7-D3) Stimulants: methylphenidate/ Ritalin, Adderall, (cocaine is also a
stimulant). Before the arrival of atypical antipsychotics, there was some
belief that stimulants could help the negative symptoms of schizophrenia – but
benefits, if any, were rare. These medications do have a tendency to open
up psychotic reactions in a certain percentage of individuals. Some patients
with Attention Deficit Disorder may have a good response for the first few
weeks and then become rampantly psychotic until the stimulant is discontinued.
These medications need to be given carefully to individuals with a history
suggesting the possibility of developing psychosis or mania.
7-D3.a) Awakeness medications – modafinil/ Provigil. This is a non-stimulant
medication that is indicated to maintain wakefulness. It also has been used
in ADHD. There are reports of its demonstrating prosocialization effects
in developmental disabled individuals.
7-D4) Chemicals which may relate to prosocialization effects.

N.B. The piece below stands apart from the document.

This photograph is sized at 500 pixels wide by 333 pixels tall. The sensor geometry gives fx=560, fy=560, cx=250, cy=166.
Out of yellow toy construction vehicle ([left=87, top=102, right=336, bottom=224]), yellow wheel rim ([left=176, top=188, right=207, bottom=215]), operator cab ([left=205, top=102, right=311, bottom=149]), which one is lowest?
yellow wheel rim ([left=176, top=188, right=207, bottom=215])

There are two functioning body chemicals which have demonstrated effects
which enhance socialization. Their actual role in prosocialization treatment
is not known.
7-D4.a) Oxytocin. The pituitary hormone oxytocin which is known for acting
differently in one species of rodents than another. In the prairie vole,
which are monogamous, oxytocin affects certain areas of the brain. The mountain
vole is promiscuous and affected in different brain areas.
7-D4.b) PEA (phenylethylamine) This is a relative of noradrenaline but very
short-lived in the body. There is speculation that it affects certain euphoric
love feelings. It is used by the drug culture and has occasionally been mentioned
as a treatment for depression. One clinician (Hector Sabelli) attempted to
spark interest in this compound as a factor in illness, but generally psychiatry
has ignored it.
7- D5) Elimination of the “Antisocialization medicine” phenytoin/
Dilantin. This anticonvulsant medication has earned the reputation in this
clinic of causing social rigidity. This older anticonvulsant is known not
to have benefits as a mood stabilizer and is therefore not used by psychiatrists.
However, neurologists and other physicians continue to use it and seem unaware
of the negative effects that it causes to some patient’s socialization
ability. There are a number of individuals in madisondoctrine’s care
who have been changed from being socially negative, rigid, and a source of
friction in their homes to being socially agreeable simply by being taken
off phenytoin/ Dilantin. Sometimes these individuals have been on the phenytoin/
Dilantin for more than twenty years. It is the position of madisondoctrine
that nearly every one on phenytoin/ Dilantin should be given a trial being
on a different anticonvulsant.
7-D5.a Elimination or lowering of typical antipsychotic or high dose atypical
antipsychotic. Excessive doses of these Dopamine-blocking medication can
cause mental and social dullness as it summarized in my saying
7-D5.b If a normally functioning person is on haloperidol/ Haldol
then roses look gray.
But if roses look violently purple with bright orange rays coming
out of them, haloperidol/ Haldol can make them look red.